Begin PAGE

Life on the farm went on and life for a little girl was mostly a fun experience as I didn’t know all the trouble my parents were having trying to find my Aunt in Canada. Granted, Brother and I spent a lot of time looking after Sister while both parents were absent but I never questioned where they went and as long as I was safe with my two siblings, I was content. One day, Brother was showing me how he could stand on his hands with his feet against the wall. I tried doing this and never quite managed to look as graceful as he did with his long arms and legs, but I kept trying.
After a while, Brother found this too easy and told me he could stand on the edge of the bed with his feet against the wall, which was a much harder trick. So I stood behind him while he gave himself a good push and – CRACK! – his heel smacked me right in the nose. All I saw was bright lights, then felt the pain, and then I screamed as soon as I saw the blood. I guess he was quite scared because of all the blood, but he calmed me down, cleaned me up and was very nice to me for the rest of the afternoon. By the time our parents came home, my nose had long ago stopped bleeding and was very swollen. Of course explanations were forthcoming, but because I complained every time anyone touched it, nothing more was done to my nose. Years later it was noticed that my nose was crooked, and long after I was married I had to have it straightened because I had trouble breathing.

End PAGE
Begin ITEMS

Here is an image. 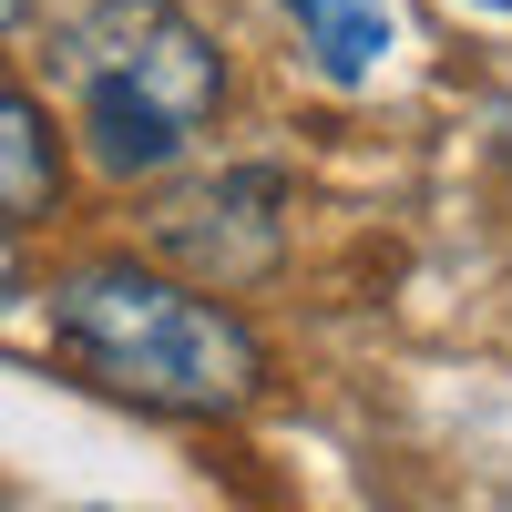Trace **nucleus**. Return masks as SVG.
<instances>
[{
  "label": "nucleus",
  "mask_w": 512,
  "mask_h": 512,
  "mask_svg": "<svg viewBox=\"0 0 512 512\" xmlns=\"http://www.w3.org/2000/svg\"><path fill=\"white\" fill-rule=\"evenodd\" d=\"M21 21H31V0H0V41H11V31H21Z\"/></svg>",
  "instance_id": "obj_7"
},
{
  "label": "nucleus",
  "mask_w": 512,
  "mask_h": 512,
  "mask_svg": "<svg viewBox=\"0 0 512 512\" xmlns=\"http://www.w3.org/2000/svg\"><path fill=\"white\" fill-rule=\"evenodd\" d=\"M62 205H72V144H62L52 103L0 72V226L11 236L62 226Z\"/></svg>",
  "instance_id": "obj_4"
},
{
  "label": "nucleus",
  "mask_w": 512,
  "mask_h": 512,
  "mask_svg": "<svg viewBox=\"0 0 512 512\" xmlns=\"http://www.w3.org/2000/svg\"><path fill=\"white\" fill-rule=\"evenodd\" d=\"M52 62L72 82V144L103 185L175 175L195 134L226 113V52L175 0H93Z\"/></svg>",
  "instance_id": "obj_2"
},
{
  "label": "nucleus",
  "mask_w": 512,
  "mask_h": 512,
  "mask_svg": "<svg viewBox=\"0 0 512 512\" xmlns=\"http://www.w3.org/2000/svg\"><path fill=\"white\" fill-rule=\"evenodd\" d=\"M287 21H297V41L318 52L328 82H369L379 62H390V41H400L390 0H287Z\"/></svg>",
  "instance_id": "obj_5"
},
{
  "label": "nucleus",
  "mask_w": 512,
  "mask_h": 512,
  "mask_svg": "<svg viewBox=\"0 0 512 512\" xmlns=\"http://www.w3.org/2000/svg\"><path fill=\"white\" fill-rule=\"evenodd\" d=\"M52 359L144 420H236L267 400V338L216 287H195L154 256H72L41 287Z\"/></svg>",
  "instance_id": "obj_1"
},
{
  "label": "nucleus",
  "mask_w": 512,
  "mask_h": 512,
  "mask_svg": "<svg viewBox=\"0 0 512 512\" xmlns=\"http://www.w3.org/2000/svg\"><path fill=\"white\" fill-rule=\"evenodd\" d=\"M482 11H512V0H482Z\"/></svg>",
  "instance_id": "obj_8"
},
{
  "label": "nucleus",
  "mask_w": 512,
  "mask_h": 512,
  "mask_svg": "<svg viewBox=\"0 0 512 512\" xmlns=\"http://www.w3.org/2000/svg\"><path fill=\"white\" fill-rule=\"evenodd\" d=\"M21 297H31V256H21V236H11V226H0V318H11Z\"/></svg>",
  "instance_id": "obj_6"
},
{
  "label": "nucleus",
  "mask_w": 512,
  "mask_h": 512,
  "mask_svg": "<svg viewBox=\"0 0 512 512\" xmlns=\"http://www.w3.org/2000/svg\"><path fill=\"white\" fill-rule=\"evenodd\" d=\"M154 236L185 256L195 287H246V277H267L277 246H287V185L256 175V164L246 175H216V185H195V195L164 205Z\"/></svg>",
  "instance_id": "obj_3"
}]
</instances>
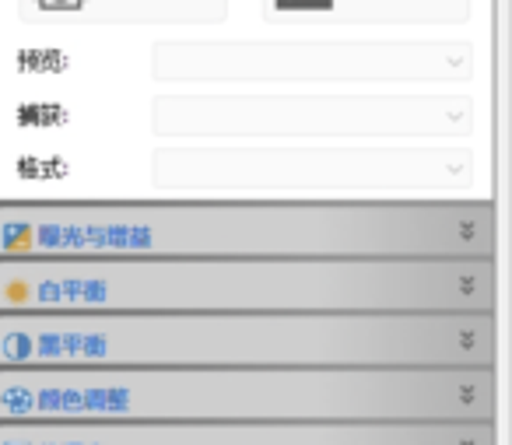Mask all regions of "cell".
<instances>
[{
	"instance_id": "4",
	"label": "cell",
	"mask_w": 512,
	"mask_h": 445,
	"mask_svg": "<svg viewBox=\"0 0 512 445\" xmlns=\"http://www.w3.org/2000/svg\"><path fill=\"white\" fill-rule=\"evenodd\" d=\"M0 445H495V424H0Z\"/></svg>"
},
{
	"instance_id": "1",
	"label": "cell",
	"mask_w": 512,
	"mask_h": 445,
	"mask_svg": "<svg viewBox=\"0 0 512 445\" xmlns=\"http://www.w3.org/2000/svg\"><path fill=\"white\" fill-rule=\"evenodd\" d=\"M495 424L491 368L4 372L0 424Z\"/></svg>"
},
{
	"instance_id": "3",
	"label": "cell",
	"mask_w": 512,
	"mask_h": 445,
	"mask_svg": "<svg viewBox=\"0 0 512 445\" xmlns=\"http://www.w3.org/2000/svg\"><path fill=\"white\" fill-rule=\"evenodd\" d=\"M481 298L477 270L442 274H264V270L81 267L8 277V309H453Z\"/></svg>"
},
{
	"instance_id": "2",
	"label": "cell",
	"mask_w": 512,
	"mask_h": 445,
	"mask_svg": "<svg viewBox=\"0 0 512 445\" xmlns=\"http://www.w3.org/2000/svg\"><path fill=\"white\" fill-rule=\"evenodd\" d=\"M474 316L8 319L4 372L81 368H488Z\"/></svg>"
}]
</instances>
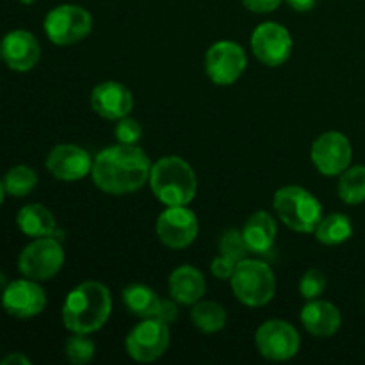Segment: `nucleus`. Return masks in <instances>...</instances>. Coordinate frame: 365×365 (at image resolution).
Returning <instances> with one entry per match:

End ITEMS

#### [TO DO]
• a. Rewrite the paragraph of the childhood story beginning "Life on the farm went on" as a short bulleted list that keeps its main facts.
• b. In the childhood story, why did the narrator have her nose straightened long after she was married?
• c. Please carry on the childhood story from the point where the text stops.
The items above are material separate from the text.

#### [RESULTS FOR THE EXERCISE]
• a.
- Farm life carried on, and for the narrator as a little girl it was mostly fun.
- She did not know how much trouble her parents were having trying to find her Aunt in Canada.
- She and Brother spent a lot of time looking after Sister while both parents were away.
- She never asked where they went and was content as long as she was safe with her siblings.
- One day Brother showed her how to stand on his hands with his feet against the wall.
- She never looked as graceful as he did with his long arms and legs, but she kept trying.

• b. She had trouble breathing.

• c.
Another time Brother was again watching Sister and me, and he was fixing a bicycle that he’d found somewhere in his travels. It wasn’t much good, but when we turned it upside down and turned the pedals; the back wheel really went fast. I watched him as he sped up the wheel and used his hand to slow it down by pressing on the rim (there were no tires), and I asked if I could try. Well, I wasn’t as knowledgeable as Brother, so I just stuck my hand in the swiftly spinning spokes and almost lost my thumb. With blood again flying everywhere, Brother grabbed my hand and pressed the pieces together before wrapping something around my hand. I was still crying when our parents got home and they checked my injured thumb, saying it would heal. I was sore for a long time and couldn’t do any writing at school for a while. I wear my scar proudly to this day.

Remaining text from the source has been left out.